Sierra Gorda, en el estado de Querétaro (México), pone en duda la efectividad de la Convención de Minamata sobre el Mercurio Foto: Alejandro Saldivar
Un informe de la Agencia de Investigación Ambiental de Estados Unidos revela un gran negocio de tráfico de mercurio desde México para la producción de oro ilegal en la Amazonía. Entre abril de 2019 y junio de 2025, se estima que se traficaron alrededor de 200 toneladas de mercurio en América Latina, lo que representa el mayor flujo ilegal reportado globalmente. Este informe, titulado “Traficantes no dejan piedra sin remover”, muestra cómo el mercurio se produce en minas de la Reserva de la Biosfera de la UNESCO Sierra Gorda en Querétaro, México, y está vinculado al tráfico de oro y al crimen organizado en México y Colombia.

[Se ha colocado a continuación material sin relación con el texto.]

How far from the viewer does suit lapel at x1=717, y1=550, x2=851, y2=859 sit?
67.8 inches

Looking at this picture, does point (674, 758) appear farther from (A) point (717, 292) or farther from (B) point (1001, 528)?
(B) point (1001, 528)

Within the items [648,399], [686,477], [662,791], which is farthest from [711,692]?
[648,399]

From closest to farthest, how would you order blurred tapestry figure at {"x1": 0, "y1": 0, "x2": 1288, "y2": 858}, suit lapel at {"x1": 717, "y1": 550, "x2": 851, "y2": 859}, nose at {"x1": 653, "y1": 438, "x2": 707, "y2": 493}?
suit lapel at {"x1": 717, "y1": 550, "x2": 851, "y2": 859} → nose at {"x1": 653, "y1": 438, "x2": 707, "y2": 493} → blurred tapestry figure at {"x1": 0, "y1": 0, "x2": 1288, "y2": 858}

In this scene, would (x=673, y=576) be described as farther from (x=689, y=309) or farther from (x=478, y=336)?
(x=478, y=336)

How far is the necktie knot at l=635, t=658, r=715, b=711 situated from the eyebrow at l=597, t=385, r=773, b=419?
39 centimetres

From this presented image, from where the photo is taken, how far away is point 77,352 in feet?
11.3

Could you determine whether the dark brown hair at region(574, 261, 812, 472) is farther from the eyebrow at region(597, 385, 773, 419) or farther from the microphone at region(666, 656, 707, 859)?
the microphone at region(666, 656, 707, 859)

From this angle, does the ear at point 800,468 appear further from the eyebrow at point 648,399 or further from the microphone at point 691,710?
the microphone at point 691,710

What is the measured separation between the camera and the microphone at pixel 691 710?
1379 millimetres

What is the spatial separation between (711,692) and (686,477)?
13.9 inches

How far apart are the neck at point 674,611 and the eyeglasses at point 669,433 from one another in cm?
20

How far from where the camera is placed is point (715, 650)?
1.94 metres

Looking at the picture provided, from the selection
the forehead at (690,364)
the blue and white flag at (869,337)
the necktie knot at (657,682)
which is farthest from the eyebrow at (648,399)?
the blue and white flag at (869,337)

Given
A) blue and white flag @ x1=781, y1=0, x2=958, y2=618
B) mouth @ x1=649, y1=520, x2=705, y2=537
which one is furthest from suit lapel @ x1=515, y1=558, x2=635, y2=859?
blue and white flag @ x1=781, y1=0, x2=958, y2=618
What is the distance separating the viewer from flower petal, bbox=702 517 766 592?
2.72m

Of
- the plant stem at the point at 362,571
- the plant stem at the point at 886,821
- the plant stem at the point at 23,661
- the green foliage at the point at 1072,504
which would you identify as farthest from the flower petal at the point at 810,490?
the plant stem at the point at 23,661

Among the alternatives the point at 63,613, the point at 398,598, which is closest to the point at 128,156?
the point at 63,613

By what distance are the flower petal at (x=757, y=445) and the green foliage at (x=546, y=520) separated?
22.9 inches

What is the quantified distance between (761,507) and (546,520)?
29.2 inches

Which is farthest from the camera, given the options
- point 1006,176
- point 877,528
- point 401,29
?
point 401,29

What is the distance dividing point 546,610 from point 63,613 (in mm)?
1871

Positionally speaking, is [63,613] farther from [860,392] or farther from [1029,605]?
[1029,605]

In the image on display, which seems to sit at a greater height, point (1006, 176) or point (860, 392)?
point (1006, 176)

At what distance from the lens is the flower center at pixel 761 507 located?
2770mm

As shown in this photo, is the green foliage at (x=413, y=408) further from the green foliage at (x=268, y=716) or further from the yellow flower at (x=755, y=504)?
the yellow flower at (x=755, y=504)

Julia Urrunaga, Directora de Perú de la EIA Programas de Perú en la Agencia de Investigación Ambiental, explica que México es uno de los pocos países que sigue produciendo mercurio. La investigación rastrea la cadena de suministro desde las minas hasta su tráfico y uso en otros países como Bolivia, Colombia y Perú. Los datos indican que algunas minas están controladas por el Cartel Jalisco Nueva Generación, y que el mercurio fluye hacia minas de oro dominadas por cárteles en esos países. Los cárteles en Colombia manejan rutas de tráfico de mercurio que se utilizan en la minería artesanal en la Amazonía.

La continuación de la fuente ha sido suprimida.